EXERCISE INPUTS:
*** Block opens ***
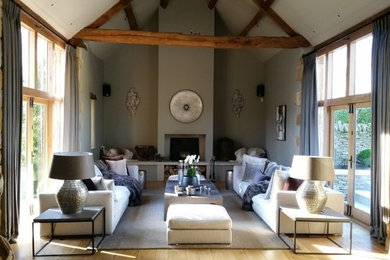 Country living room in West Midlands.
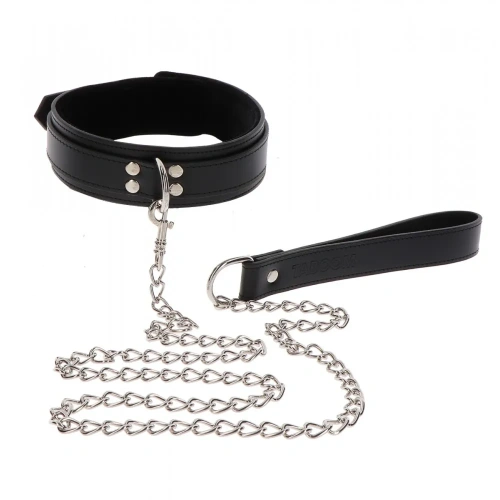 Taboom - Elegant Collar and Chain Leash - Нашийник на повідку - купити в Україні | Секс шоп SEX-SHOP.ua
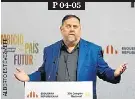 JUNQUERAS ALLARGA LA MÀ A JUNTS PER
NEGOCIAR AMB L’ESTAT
*** Block closes ***
*** Block opens ***
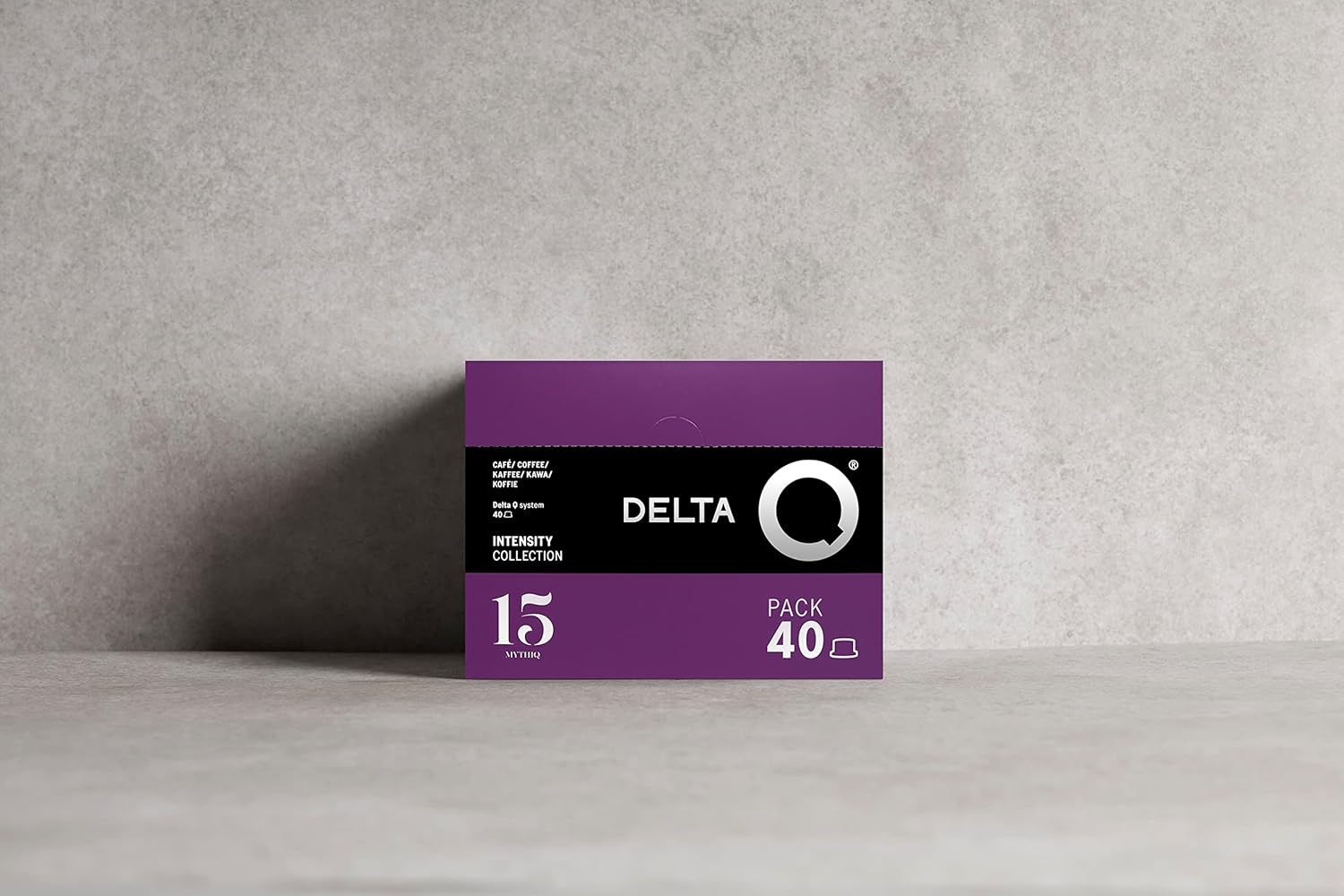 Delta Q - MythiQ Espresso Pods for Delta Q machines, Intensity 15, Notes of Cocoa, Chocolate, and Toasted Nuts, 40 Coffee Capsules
*** Block closes ***
*** Block opens ***
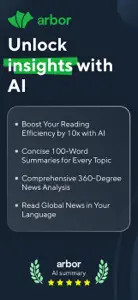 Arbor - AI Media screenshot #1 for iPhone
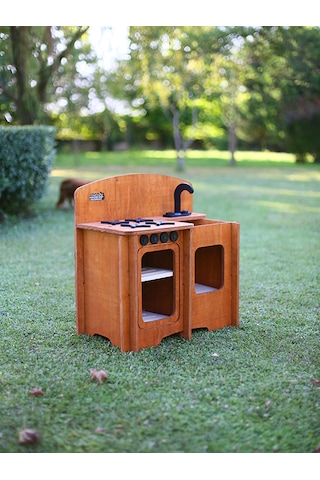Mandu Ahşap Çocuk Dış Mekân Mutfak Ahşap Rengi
*** Block closes ***
WORK REQUEST: Exactly reproduce the lines above, starting at the one that contains "Country living room in West Midlands." and ending at the one that contains "NEGOCIAR AMB L’ESTAT", both inclusive; leave the pictures out and add no other lines.

RESPONSE FOR THIS EXERCISE:
 Country living room in West Midlands.
 Taboom - Elegant Collar and Chain Leash - Нашийник на повідку - купити в Україні | Секс шоп SEX-SHOP.ua
 JUNQUERAS ALLARGA LA MÀ A JUNTS PER
NEGOCIAR AMB L’ESTAT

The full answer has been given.